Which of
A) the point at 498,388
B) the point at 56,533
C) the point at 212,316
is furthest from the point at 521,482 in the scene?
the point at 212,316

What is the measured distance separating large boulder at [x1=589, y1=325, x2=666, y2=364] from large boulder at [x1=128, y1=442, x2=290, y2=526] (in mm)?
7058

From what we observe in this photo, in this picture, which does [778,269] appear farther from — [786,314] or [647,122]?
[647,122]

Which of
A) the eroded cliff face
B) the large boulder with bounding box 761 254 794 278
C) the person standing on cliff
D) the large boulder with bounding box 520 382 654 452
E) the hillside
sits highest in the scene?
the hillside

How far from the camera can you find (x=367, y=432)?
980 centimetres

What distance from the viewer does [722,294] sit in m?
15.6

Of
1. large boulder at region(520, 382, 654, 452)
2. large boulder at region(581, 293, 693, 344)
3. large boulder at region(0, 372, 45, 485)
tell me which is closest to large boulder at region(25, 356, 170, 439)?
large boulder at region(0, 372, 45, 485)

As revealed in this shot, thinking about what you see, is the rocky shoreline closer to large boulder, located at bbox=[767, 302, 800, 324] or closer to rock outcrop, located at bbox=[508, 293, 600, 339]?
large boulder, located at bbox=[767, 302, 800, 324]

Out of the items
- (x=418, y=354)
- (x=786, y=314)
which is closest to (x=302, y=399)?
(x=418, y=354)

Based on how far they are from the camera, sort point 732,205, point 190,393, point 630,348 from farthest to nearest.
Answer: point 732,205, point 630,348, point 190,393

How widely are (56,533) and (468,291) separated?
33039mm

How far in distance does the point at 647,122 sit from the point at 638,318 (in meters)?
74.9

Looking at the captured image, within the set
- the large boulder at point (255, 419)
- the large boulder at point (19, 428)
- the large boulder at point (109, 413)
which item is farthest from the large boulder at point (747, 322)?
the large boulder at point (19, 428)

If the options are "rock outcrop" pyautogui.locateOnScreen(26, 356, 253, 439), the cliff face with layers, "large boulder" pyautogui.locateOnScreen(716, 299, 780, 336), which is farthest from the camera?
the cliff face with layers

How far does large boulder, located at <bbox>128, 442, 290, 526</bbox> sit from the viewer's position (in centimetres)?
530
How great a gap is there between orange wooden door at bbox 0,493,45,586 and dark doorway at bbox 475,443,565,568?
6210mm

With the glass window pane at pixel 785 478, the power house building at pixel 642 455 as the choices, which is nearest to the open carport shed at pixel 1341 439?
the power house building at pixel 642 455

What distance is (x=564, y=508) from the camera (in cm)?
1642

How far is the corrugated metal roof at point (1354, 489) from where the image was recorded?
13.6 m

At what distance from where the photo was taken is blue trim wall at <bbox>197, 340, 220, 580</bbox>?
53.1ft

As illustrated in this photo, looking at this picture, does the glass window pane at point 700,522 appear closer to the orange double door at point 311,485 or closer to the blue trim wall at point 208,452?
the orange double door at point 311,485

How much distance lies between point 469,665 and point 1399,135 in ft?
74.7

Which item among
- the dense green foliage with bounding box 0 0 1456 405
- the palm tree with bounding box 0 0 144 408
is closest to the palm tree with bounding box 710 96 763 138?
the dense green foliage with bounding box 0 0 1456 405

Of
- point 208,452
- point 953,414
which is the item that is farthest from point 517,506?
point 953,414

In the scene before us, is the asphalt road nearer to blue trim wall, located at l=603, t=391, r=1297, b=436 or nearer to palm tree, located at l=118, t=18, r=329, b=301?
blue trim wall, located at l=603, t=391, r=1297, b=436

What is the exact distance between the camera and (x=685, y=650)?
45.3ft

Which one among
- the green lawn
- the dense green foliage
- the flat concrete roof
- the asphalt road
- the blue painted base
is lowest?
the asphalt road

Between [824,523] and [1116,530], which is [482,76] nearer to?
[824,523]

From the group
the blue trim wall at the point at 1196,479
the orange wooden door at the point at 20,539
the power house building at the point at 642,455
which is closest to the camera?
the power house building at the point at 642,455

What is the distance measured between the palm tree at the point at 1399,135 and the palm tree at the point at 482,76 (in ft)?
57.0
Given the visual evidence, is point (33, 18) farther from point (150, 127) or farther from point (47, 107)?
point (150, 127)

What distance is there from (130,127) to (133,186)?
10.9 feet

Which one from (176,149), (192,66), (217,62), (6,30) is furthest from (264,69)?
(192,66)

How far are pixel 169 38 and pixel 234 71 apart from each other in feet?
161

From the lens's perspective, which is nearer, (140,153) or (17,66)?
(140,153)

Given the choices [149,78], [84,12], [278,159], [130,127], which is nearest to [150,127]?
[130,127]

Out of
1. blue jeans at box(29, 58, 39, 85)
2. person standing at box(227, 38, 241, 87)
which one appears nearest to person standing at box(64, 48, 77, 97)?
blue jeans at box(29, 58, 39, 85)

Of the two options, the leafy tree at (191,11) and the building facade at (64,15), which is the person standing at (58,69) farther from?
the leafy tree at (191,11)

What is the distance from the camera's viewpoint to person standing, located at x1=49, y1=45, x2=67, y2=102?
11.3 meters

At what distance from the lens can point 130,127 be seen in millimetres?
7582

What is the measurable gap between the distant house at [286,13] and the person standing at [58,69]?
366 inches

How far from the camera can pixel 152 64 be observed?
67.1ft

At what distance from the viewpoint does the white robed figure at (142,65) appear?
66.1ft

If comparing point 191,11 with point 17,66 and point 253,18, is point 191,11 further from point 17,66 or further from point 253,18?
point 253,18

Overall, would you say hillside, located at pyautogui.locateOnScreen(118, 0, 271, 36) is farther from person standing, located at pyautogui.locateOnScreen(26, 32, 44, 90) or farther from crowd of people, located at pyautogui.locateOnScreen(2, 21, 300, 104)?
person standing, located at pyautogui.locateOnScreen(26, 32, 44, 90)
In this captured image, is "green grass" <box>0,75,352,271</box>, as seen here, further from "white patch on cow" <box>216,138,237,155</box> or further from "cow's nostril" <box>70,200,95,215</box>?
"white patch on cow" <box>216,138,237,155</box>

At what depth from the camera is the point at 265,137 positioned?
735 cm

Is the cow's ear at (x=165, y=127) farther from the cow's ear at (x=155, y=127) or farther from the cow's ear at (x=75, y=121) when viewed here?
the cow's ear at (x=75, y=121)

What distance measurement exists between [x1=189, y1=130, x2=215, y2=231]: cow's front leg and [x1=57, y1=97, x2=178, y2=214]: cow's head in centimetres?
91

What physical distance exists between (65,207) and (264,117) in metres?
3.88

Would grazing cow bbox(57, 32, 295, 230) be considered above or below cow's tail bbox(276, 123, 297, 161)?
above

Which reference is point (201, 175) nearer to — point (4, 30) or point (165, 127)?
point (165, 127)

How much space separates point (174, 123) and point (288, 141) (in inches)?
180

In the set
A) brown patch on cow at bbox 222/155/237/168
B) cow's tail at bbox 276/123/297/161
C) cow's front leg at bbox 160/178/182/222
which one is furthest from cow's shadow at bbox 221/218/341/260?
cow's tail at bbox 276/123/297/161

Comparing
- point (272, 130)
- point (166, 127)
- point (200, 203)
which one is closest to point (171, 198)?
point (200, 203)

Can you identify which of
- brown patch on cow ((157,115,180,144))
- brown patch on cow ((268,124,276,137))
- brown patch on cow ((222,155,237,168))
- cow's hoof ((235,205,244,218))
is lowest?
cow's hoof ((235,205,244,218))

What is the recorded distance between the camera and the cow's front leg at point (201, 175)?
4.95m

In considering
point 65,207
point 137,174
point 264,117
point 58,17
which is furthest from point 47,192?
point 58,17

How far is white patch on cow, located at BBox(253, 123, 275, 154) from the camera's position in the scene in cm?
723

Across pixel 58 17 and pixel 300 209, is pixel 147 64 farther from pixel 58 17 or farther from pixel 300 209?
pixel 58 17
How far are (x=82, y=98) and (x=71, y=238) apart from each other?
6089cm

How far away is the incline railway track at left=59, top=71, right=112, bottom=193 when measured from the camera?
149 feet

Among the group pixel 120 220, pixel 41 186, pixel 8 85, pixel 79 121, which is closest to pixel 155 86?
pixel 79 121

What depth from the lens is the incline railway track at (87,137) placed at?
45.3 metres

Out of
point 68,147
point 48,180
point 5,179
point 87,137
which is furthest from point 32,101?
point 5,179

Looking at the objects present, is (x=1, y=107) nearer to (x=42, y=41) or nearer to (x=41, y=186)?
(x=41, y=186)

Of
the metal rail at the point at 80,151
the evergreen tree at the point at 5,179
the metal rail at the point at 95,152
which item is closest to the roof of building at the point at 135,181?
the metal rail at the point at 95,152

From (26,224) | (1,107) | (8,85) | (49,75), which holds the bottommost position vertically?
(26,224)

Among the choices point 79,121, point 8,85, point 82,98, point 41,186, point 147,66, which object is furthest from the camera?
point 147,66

◆ ◆ ◆

Write out, unchanged, everything from the line containing "Among the choices" down through the end of the records.

- [REPLY]:
Among the choices point 79,121, point 8,85, point 82,98, point 41,186, point 147,66, which object is furthest from the camera?
point 147,66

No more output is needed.